What defines success?

Success is something that our society strives for. There are books all about the topic; Think and Grow Rich, The 7 Habits of Highly Successful People, The Law of Success, The 4-Hour Work Week. There are probably people who have more books about making money and becoming successful than they spend their time actually working on themselves to become wealthy and successful.

But what exactly makes someone successful? Success has often been associated with having a lot of money, a nice large house and a good career. Maslow's Hierarchy of Needs talks about the four stages needed to reach 'Self-Actualisation.' These four stages can be seen in the image below:
Self-esteem needs related to success and high status aren't mentioned until the fourth stage. Before that, a person needs the basics of food, shelter and clothing, and love from other humans including friends, family and partners.

One of my favourite musicians is Prince. Prince seems like a successful person; financially he was extremely well off, and he achieved his dream of becoming a fantastic music mogul with lots of albums and hit songs. He was an excellent performer, played many instruments and produced and wrote most of his music.

But emotionally, he was unhappy.

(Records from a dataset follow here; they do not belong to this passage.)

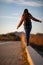 Beautiful woman walking and balancing on street curb or curbstone during sunset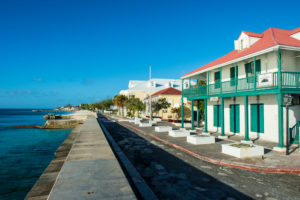 View of the beachfront with the colonial houses of Cockburn town, Grand Turk, Turks and Caicos View of the beachfront with the colonial houses of Cockburn town, Grand Turk, Turks and Caicos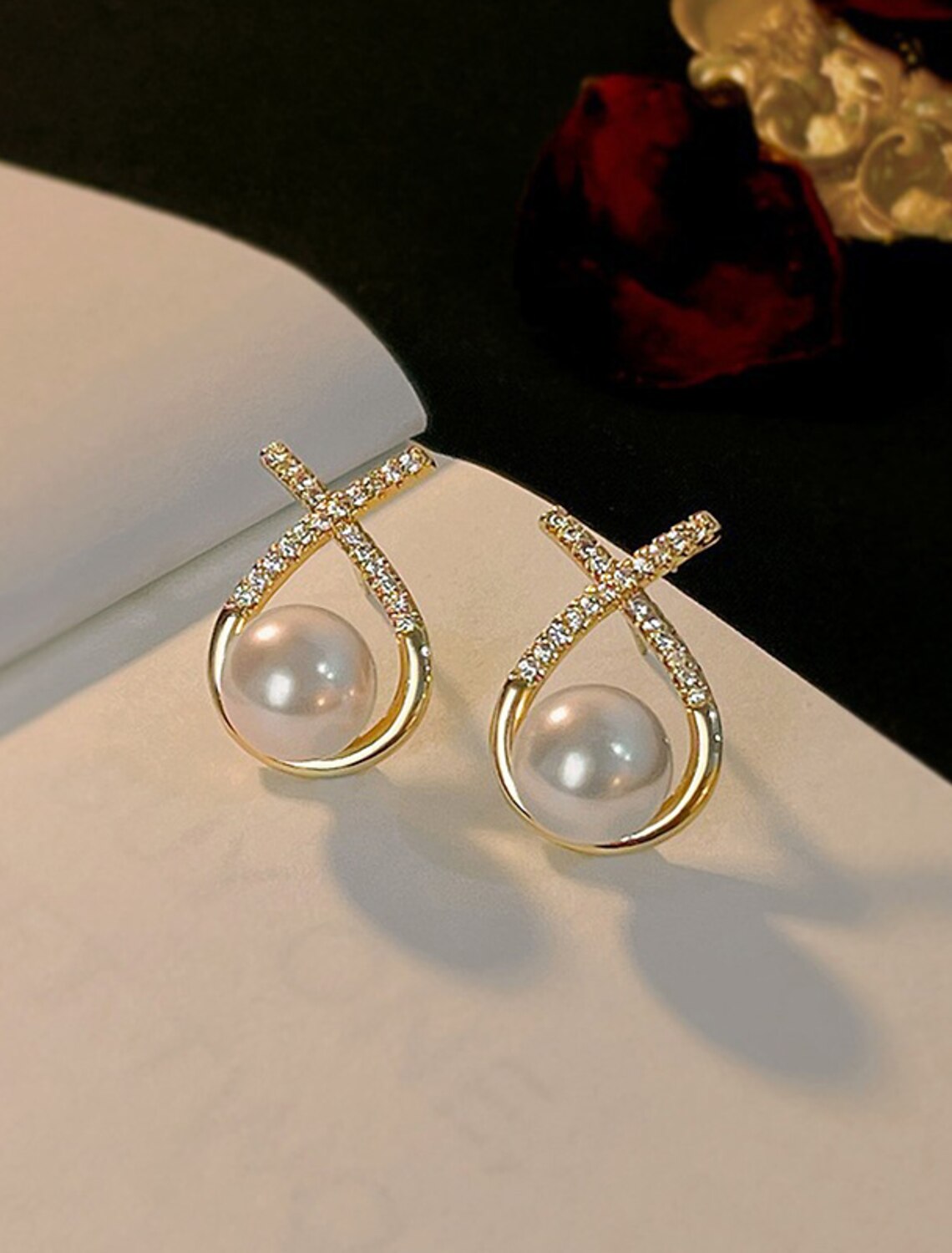 Pair of white imitation pearl stud earrings on a display.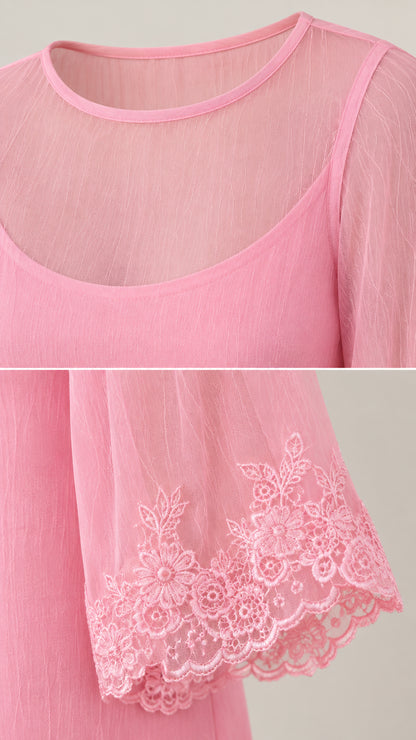 Close-up detail of sheer neckline and embroidered floral lace cuffs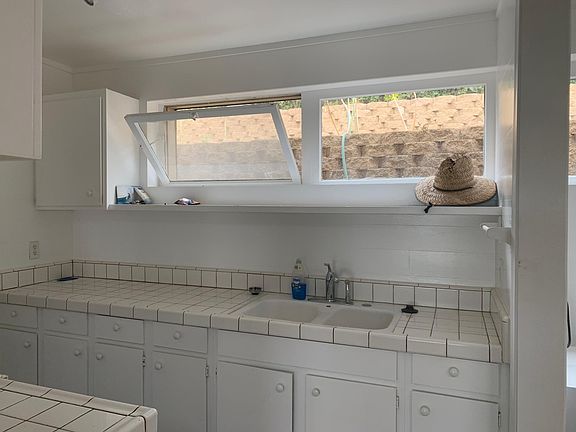 Kitchen; long pantry to left of kitchen which is storage and where ref ridge goes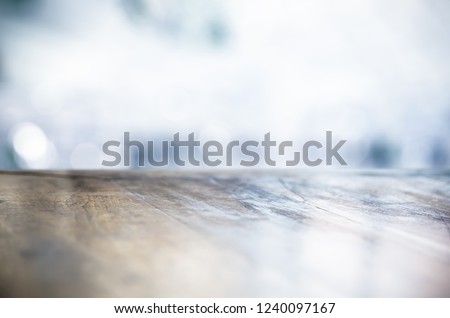 BLANK WOODEN TABLE DESK TOP ON COLD LIGHT WINTER BACKGROUND, BACKDROP FOR FOOD AND DRINKS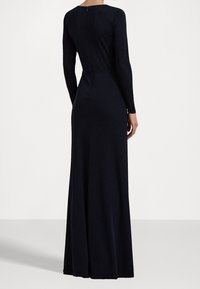 Långärmad, figurnära klänning i mörk marinblå, tillverkad av ett glatt tyg. Har en dold dragkedja på baksidan och en golvlång design. Enkel silhuett.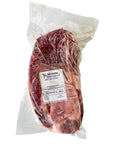 Raw steak in a vacuum-sealed package with a label on a white background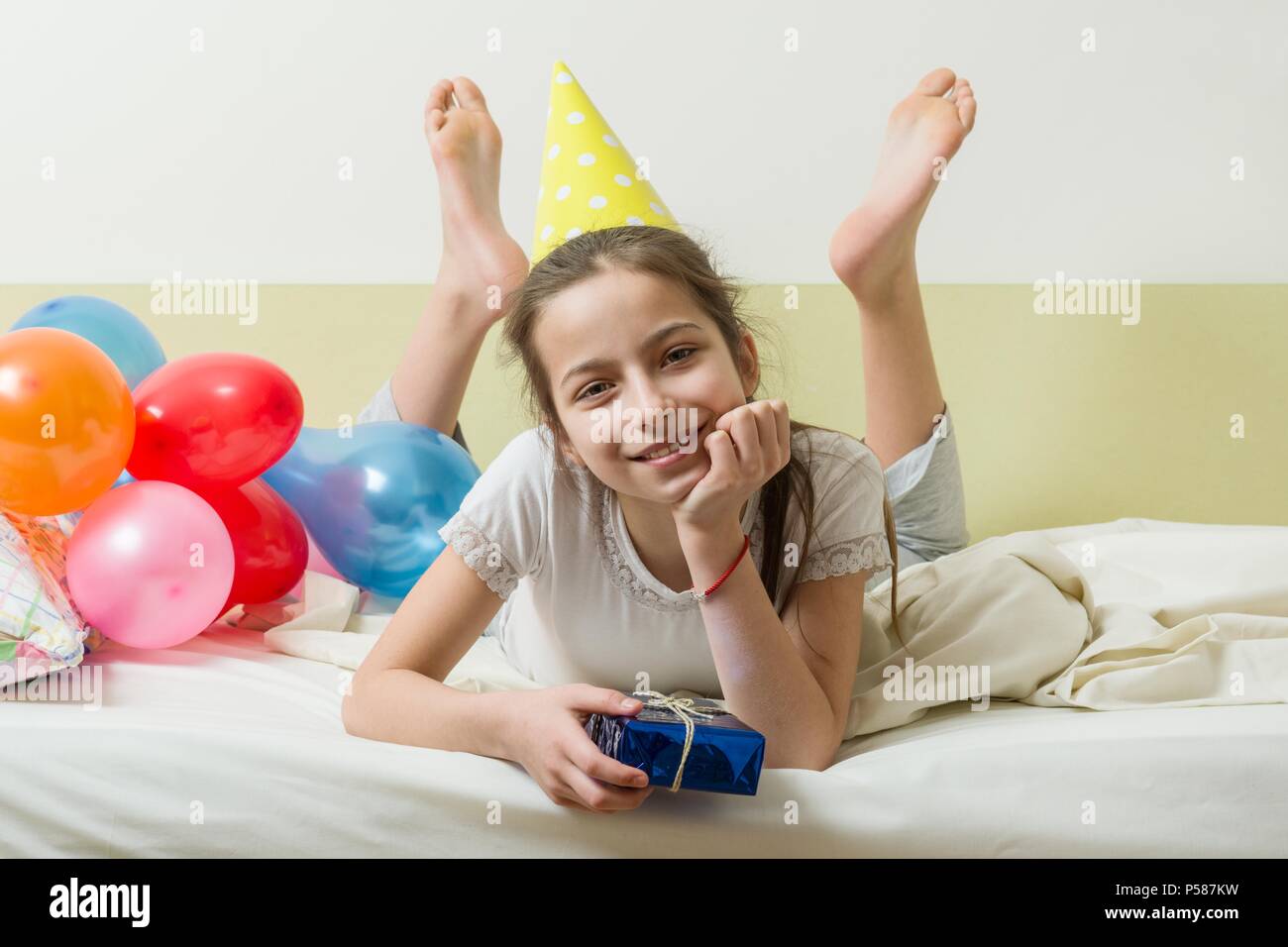 L Anniversaire D Une Adolescente Est De 10 11 Ans Une Fille Dans Un Chapeau De Fete Avec Un Cadeau Se Trouve Sur Le Lit Dans Une Chambre D Enfants Des Ballons D Arriere Plan Photo Stock L Anniversaire D Une Adolescente Est De 10 11 Ans Une Fille Dans Un Chapeau De Fete Avec Un Cadeau Se Trouve Sur Le Lit Dans Une Chambre D Enfants Des Ballons D Arriere Plan Photo Stock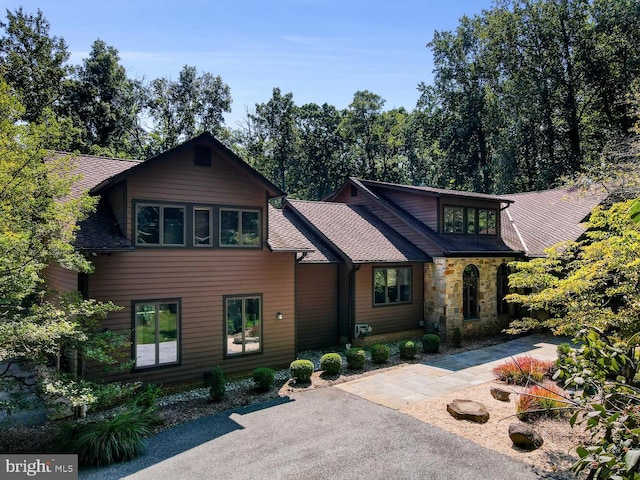 view of front of home with stone siding and roof with shingles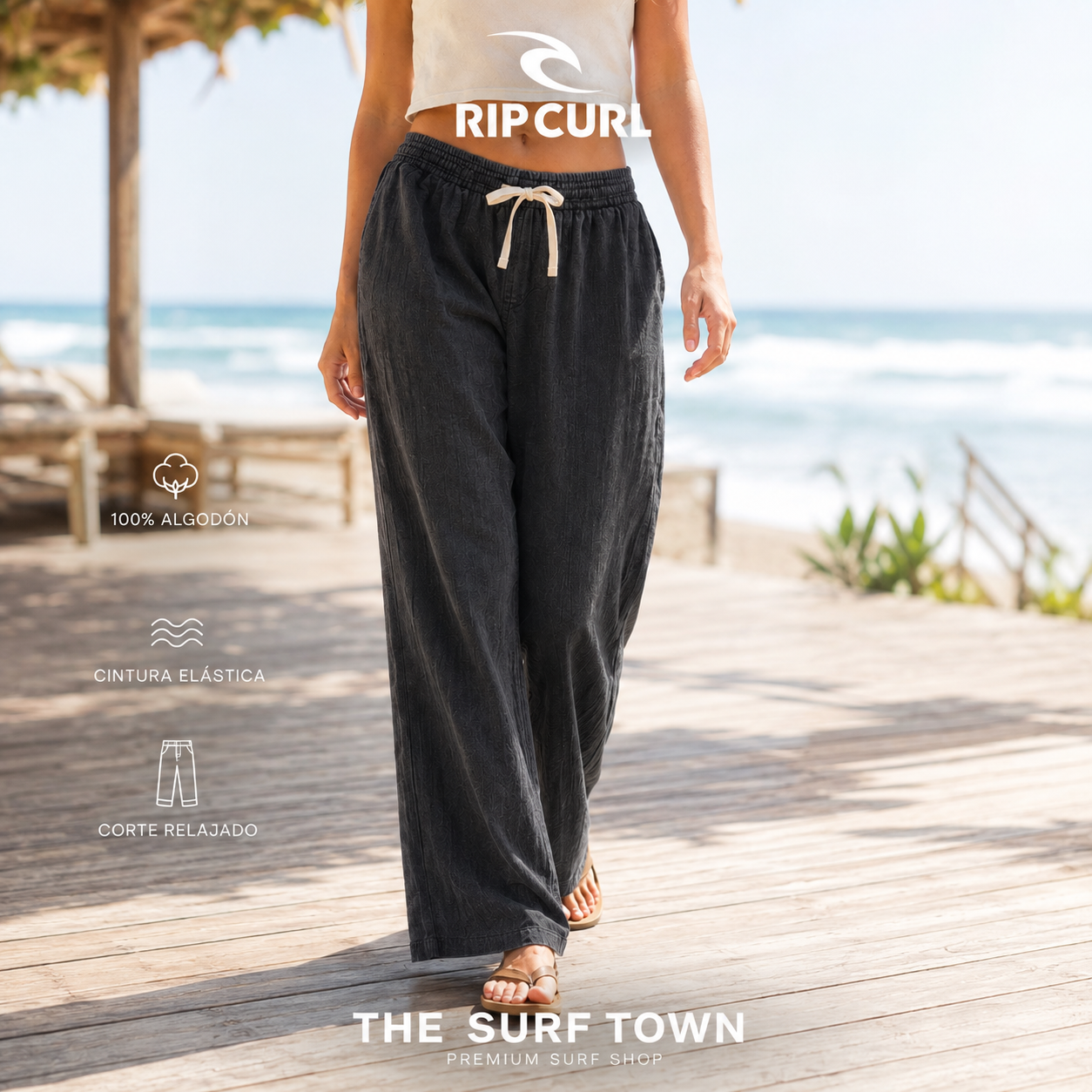 Pantalones Rip Curl AZ Classic Black para mujer en una escena vacacional junto al océano, imagen editorial propia de THE SURF TOWN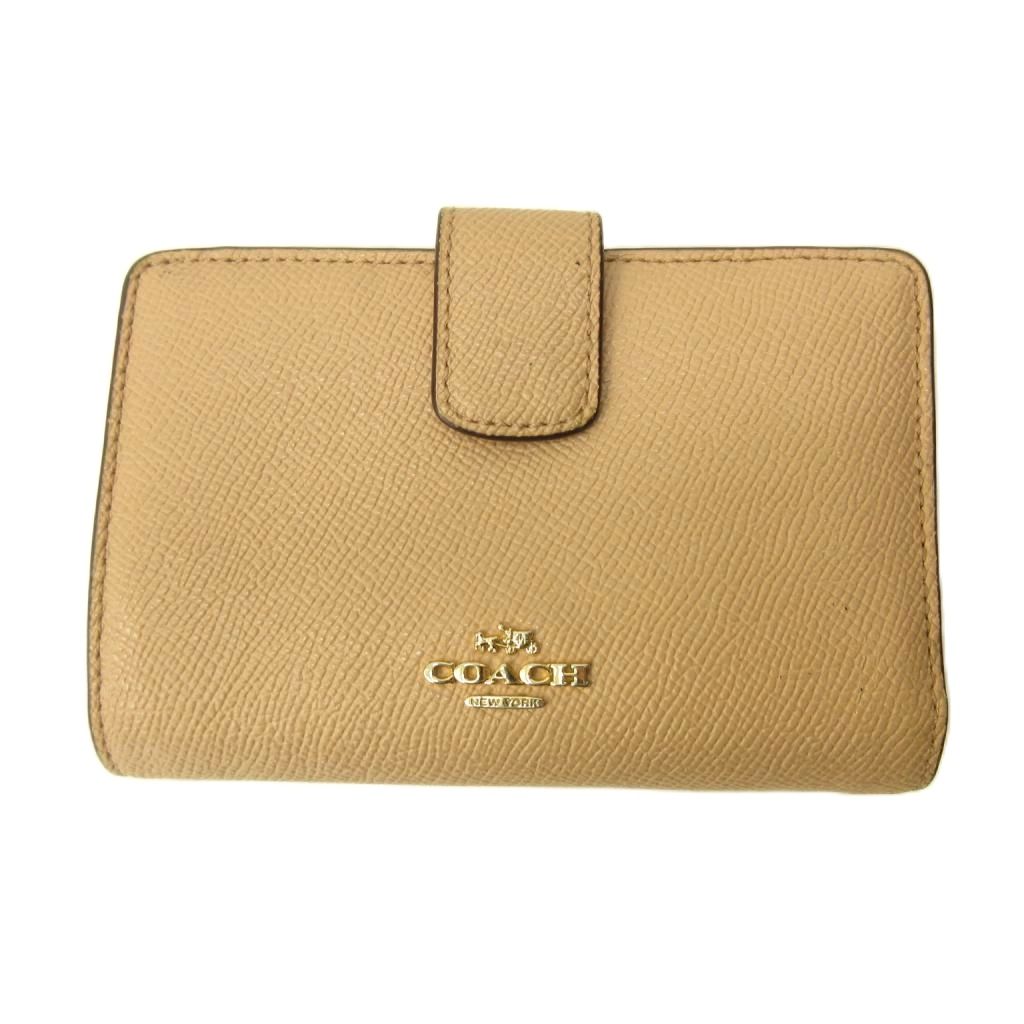 【中古】コーチ COACH 二つ折り財布 ウォレット レザー ピンク 0914 ■GY99 レディース 【ベクトル 古着】 260914ブランドコーチ COACH表記サイズ--実寸サイズヨコ：約13.5cm　タテ：約9cm　マチ：約3cm　　素材レザー色ピンク仕様お札入れ×1 小銭入れ×2 カードポケット×7 フリーポケット×3状態・底面の縁に薄汚れ ・折り目の内側に細かなひび割れ その他に目立ったダメージはなく、問題なくご使用いただける商品です。 ※あくまでも中古品ですので掲載写真や記載内容をご確認いただき、ご理解の上ご購入ください。付属品--備考品番なし こちらのお品物は店舗で保管しておらず、店頭販売出来かねます。（※お取り寄せも出来かねます）商品のお問い合わせの回答を休止しております。＊各商品ページの商品詳細等をご確認の上ご購入ください。【中古】コーチ COACH 二つ折り財布 ウォレット レザー ピンク 0914 ■GY99 レディース 【ベクトル 古着】 260914状態ランク　”AB”詳細については、下記および「状態ランクについて」ページをご覧ください。未使用・新品の商品ほぼ新品同様の商品使用感が少なく、かなり状態の良い商品使用感はあるが、傷や汚れの少ない商品使用感の他、傷や汚れが見られる商品かなり大きな傷みがある難あり商品※S〜CランクはUSED品となりますので、使用感をご理解の上でご入札下さい。状態ランクについてinformationブランドコーチ COACH表記サイズ--実寸サイズヨコ：約13.5cm　タテ：約9cm　マチ：約3cm　　素材レザー色ピンク仕様お札入れ×1 小銭入れ×2 カードポケット×7 フリーポケット×3状態・底面の縁に薄汚れ ・折り目の内側に細かなひび割れ その他に目立ったダメージはなく、問題なくご使用いただける商品です。 ※あくまでも中古品ですので掲載写真や記載内容をご確認いただき、ご理解の上ご購入ください。付属品--備考品番なし こちらのお品物は店舗で保管しておらず、店頭販売出来かねます。（※お取り寄せも出来かねます）商品のお問い合わせの回答を休止しております。＊各商品ページの商品詳細等をご確認の上ご購入ください。本商品は一点物です他サイトや店舗にて販売している商品です。多少のお時間差にて欠品になることもございます。予めご了承頂ますようお願い致します。ベクトル・サイズガイドはこちらこの商品と同じブランドの商品を見る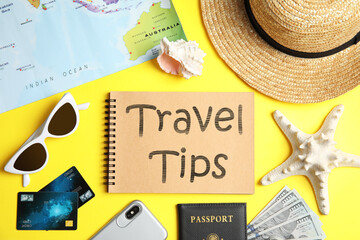 Flat lay composition with tourist items and notebook on yellow background. Travel Tips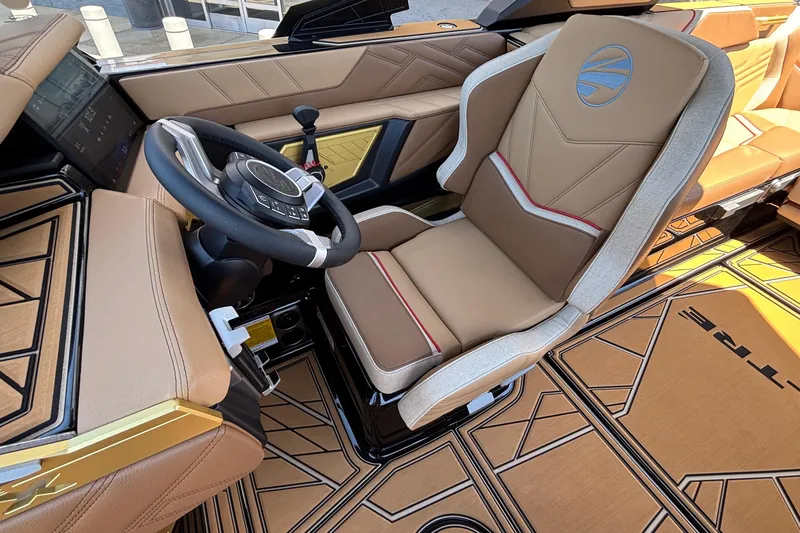 Slide: The Image of Luxurious interior of 2026 Tigé Ultré 25ZX boat with modern steering and seating. - 46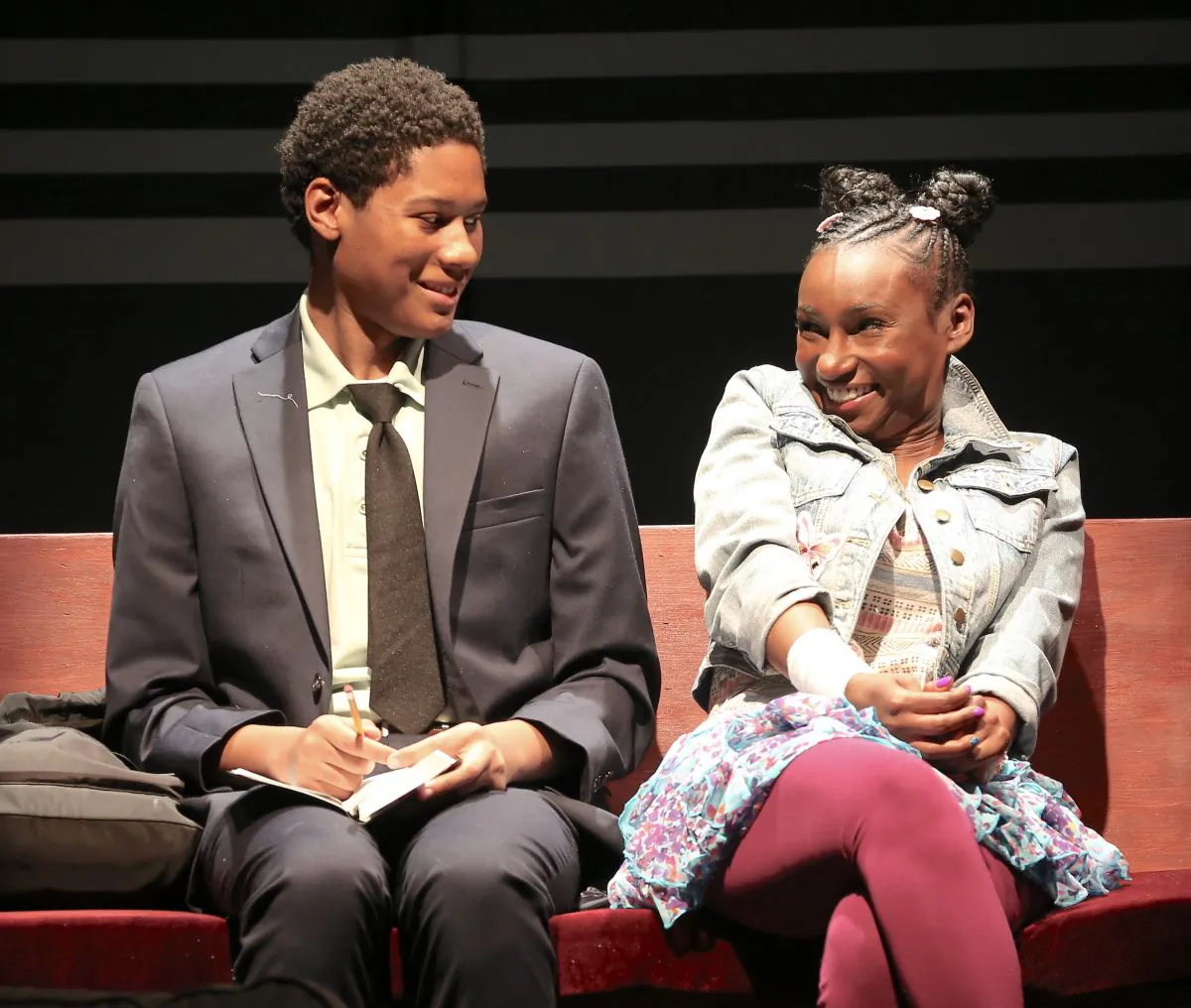 The two 12-year-olds Tino and Deja are played by the young adults Jay Mazyck and Courtney Thomas in “Surely Goodness and Mercy.” (Carol Rosegg)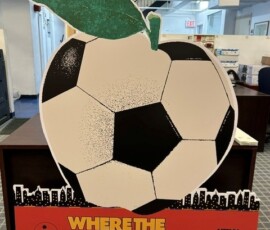 Soccer ball promotional display with Where the World Comes to Play NYC messaging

I would say emotionally, he was not successful. He had a troubled childhood; his parents were strict Christians yet both worked as musicians performing in bars around alcohol and cigarettes, which led to conflicting messages. His father taught him to play the piano, but he was very harsh on him and cold towards him, never saying he loved him. In the future his father also expressed jealousy over his son's success. Prince was bullied at school for his height and possibly experienced racism due to the time he grew up in and being one of the few black kids in a very white area (Minnesota).

So all of this shows that he was lacking the third need; belonging and love. In his adult life he married twice, neither marriage lasting long. His first wife had a baby but it died within a few hours, and she had another pregnancy which resulted in miscarriage. This would no doubt have caused a giant hole in his heart.

I use Prince as an example to show that I think success isn't only tied to finances and status. Having a wonderful career and lots of money is a sign of success for many people; I've always been career-driven towards the arts and associate that with success. However, being wealthy doesn't equate to happiness, and there is something to be said for someone that isn't necessarily well off but is happy with their life. Hence the term 'emotional success.'

I'm from Britain, which is a rich country, however the level of mental illness has been rising over the last decade, particularly in children and young people. In contrast, poorer countries may not value materialism as much, but they have less rates of mental illness and less of a demand for psychologists because they value compassion of other human beings more. An ideal society would still allow for people to pursue material success, as having your dream career can be very fulfilling, but it would not be at the expense of companionship and closeness with others.